## GOAL
Emit only the lines from the line containing "In the scene" through the last line of the entries, unchanged.
══ THE INPUT
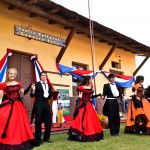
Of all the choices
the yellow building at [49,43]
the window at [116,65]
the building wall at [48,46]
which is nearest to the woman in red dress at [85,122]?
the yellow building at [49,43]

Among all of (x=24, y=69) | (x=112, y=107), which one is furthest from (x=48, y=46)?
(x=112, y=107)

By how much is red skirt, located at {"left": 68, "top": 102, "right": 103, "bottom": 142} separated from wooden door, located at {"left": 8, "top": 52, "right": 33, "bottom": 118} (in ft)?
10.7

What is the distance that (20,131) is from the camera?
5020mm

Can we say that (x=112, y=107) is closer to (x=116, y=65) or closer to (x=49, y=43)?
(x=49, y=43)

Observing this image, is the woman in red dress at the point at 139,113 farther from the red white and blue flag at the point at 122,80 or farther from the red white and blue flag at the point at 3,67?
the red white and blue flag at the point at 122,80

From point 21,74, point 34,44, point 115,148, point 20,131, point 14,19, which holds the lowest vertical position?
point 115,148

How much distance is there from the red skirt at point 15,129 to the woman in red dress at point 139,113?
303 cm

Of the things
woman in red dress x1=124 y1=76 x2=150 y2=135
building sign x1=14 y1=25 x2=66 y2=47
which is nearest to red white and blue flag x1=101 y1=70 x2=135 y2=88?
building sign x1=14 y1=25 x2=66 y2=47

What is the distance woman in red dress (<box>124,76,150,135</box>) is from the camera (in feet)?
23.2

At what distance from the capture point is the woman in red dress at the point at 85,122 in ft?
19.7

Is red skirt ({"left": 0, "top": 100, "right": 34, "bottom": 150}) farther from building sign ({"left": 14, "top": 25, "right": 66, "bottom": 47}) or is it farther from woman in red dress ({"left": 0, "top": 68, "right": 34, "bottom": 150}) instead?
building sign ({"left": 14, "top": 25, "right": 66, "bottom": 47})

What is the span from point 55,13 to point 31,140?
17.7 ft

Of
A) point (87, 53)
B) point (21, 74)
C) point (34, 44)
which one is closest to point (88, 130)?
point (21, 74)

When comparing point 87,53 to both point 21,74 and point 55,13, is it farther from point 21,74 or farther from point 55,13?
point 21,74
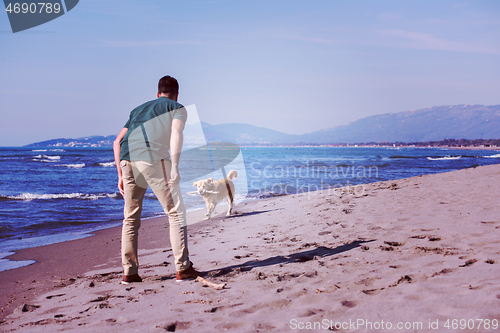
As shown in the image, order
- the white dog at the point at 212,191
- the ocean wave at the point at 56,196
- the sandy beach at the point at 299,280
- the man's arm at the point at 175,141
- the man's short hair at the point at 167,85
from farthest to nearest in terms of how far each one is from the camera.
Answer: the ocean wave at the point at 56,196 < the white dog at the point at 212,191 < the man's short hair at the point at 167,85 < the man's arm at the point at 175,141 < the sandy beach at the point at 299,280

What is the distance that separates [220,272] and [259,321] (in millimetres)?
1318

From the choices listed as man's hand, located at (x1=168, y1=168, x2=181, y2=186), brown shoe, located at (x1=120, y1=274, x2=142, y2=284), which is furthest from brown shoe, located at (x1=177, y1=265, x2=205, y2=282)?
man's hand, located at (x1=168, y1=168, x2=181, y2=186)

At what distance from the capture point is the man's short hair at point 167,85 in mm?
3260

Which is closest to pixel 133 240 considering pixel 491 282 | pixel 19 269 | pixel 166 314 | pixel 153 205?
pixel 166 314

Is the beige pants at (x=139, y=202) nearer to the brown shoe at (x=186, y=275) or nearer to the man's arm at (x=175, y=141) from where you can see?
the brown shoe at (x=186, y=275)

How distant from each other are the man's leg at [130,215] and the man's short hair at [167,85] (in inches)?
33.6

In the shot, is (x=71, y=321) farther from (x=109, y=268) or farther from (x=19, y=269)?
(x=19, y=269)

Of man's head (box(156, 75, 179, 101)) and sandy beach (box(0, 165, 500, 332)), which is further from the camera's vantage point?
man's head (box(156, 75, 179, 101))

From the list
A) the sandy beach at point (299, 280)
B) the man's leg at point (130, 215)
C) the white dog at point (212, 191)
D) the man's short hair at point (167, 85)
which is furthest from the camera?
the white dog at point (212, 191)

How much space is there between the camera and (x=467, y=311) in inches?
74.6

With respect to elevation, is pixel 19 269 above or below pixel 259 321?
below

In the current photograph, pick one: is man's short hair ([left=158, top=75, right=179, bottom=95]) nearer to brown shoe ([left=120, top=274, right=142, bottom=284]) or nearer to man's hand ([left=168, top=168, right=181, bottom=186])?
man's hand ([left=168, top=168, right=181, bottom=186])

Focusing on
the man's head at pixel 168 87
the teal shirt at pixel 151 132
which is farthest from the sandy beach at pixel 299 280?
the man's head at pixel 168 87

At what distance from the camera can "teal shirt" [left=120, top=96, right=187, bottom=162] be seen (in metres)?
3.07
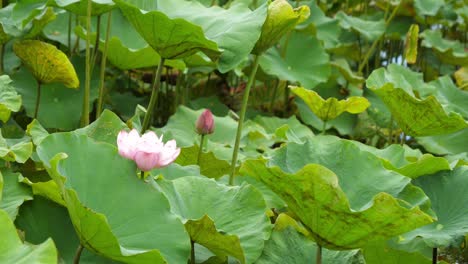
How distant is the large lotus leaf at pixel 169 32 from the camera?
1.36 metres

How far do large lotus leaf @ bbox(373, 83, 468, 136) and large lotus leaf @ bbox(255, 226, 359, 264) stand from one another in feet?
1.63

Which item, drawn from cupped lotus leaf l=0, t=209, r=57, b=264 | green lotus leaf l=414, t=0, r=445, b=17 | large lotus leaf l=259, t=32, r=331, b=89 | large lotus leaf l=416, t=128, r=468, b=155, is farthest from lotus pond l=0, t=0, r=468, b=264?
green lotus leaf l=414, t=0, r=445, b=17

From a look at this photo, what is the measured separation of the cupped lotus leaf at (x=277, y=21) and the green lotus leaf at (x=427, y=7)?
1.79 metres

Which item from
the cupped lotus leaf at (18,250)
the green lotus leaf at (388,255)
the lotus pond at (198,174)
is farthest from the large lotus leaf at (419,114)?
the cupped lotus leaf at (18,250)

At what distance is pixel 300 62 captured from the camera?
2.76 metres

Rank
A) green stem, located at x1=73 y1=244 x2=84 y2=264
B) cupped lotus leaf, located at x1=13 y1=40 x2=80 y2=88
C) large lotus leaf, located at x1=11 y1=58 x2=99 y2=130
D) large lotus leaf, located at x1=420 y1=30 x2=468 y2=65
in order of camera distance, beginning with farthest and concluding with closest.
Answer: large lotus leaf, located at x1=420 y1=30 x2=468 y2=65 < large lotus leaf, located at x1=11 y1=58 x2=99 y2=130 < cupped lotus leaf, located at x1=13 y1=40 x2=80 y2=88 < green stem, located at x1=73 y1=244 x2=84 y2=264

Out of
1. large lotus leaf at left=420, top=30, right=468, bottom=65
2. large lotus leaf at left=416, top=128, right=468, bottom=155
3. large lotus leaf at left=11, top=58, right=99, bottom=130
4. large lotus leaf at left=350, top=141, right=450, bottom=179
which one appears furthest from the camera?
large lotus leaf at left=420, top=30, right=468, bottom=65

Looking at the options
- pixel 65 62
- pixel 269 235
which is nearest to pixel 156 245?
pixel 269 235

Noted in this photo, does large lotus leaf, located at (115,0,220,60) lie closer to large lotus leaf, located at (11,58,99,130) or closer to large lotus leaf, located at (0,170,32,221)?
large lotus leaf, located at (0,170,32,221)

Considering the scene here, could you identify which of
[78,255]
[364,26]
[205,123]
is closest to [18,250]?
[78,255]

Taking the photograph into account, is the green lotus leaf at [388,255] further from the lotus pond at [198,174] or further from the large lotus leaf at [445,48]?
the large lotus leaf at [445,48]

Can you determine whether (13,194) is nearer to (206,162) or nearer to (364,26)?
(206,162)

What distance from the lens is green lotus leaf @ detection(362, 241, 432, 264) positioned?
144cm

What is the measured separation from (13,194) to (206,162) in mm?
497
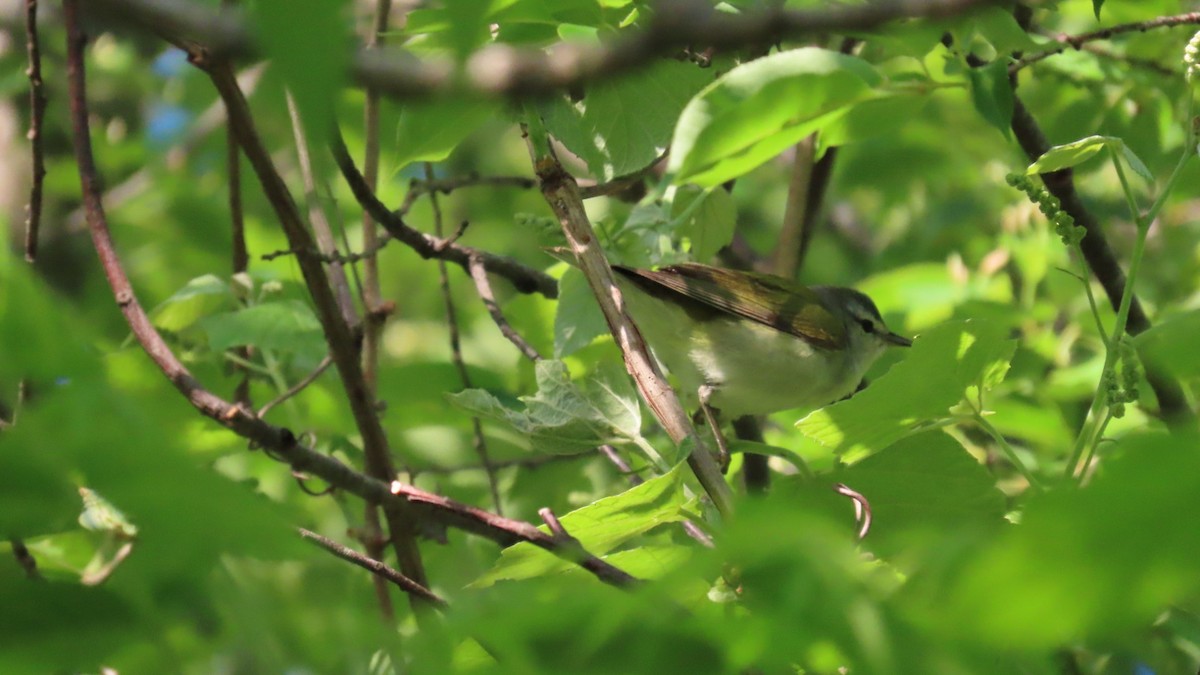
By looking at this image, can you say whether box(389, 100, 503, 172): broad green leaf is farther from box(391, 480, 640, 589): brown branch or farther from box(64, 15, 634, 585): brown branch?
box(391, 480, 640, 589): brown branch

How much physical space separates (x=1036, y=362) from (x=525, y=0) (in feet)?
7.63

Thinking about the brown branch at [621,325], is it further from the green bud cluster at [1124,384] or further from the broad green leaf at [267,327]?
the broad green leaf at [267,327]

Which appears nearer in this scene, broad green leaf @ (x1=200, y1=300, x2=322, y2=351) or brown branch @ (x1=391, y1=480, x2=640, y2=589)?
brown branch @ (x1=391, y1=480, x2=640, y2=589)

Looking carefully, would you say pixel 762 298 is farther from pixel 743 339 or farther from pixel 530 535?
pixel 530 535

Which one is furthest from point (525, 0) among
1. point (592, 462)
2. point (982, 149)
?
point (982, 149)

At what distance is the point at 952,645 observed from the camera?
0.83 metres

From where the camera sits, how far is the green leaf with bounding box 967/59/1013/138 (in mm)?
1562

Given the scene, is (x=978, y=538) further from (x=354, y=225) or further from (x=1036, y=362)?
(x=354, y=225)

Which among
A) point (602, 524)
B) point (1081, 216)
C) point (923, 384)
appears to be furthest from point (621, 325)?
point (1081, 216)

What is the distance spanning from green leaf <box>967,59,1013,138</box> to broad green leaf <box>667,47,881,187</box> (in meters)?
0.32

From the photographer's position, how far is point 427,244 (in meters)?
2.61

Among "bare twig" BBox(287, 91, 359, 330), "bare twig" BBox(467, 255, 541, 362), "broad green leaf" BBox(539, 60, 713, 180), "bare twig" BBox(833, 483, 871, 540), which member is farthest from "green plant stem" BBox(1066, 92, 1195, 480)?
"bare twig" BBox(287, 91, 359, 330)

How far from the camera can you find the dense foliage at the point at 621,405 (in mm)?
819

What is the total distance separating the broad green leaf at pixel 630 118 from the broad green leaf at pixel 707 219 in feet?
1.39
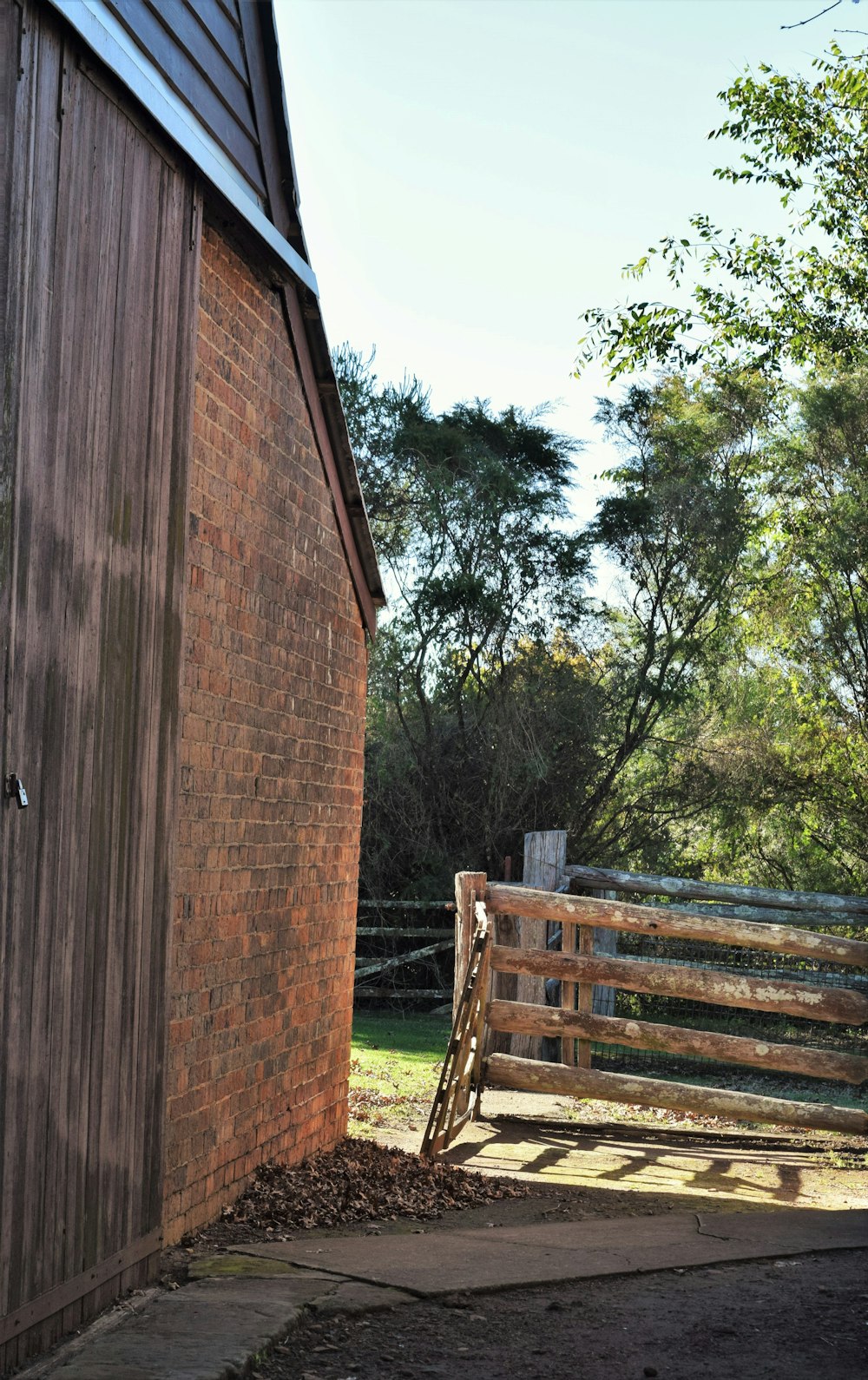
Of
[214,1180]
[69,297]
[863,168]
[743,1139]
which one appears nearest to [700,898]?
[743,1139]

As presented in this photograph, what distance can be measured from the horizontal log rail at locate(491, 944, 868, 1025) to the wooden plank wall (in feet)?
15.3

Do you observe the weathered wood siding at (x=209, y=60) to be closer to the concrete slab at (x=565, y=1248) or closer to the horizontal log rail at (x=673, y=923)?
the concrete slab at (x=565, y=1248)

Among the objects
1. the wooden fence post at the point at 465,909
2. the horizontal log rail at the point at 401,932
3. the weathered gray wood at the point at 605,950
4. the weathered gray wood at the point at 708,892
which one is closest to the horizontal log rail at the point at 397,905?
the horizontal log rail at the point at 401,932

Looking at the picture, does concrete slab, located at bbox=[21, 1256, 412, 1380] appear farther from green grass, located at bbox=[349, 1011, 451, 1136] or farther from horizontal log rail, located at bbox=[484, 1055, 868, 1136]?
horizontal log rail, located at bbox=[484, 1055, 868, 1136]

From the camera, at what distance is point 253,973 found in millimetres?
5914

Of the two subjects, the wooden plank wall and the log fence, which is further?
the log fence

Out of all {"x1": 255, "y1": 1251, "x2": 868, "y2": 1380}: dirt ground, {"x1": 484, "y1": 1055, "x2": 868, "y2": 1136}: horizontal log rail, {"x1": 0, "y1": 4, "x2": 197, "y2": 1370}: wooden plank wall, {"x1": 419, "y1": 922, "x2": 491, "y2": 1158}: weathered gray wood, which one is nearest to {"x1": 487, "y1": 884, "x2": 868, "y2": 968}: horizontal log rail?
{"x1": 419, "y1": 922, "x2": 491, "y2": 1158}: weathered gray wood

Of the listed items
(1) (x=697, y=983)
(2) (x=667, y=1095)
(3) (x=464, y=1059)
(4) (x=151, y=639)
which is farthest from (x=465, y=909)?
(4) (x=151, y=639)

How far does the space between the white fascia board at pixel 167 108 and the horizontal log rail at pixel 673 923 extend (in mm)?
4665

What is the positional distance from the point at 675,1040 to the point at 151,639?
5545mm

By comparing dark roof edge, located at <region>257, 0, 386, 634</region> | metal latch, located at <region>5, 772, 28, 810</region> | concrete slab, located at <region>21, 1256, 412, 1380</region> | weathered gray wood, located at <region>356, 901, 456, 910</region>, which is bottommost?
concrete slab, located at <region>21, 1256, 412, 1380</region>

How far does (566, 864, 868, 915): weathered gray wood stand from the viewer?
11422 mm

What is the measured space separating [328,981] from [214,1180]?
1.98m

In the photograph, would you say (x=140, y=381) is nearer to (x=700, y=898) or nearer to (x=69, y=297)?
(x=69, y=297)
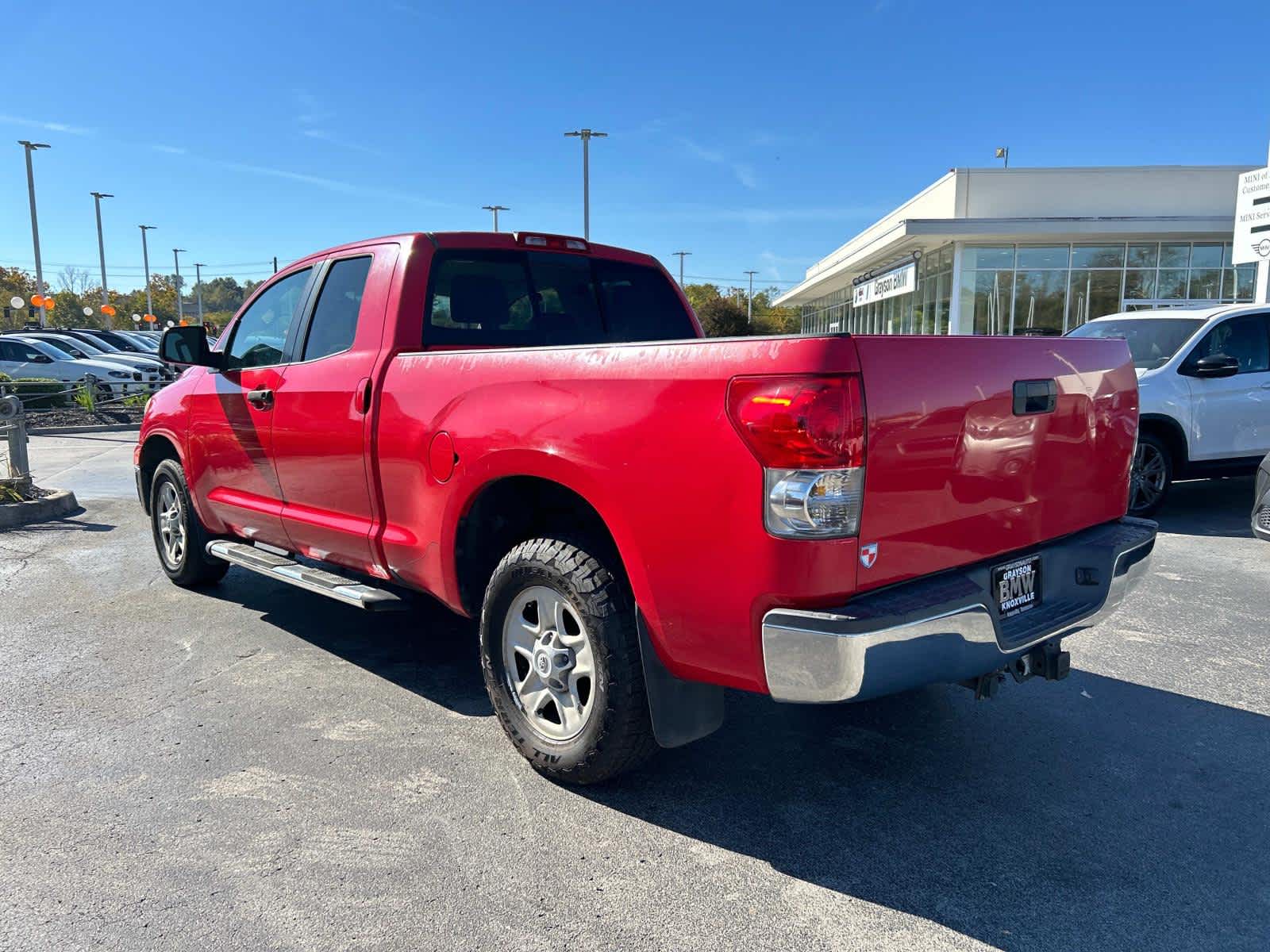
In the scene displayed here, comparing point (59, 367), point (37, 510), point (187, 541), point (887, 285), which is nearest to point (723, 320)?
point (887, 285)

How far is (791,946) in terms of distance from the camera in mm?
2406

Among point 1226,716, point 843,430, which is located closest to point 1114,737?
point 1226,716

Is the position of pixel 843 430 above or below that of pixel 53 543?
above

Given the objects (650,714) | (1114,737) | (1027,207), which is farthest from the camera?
════
## TASK RESPONSE
In the scene displayed here, comparing point (59, 367), point (37, 510), point (187, 541), point (887, 285), which is nearest to point (723, 320)?
point (887, 285)

How far is (791,946) in terms of distance from the camera in mm?
2406

Among point 1226,716, point 843,430, which is located closest to point 1114,737?
point 1226,716

Is the position of pixel 843 430 above or below that of pixel 53 543?
above

Given the objects (650,714) | (1114,737) | (1027,207), which is farthest from the camera?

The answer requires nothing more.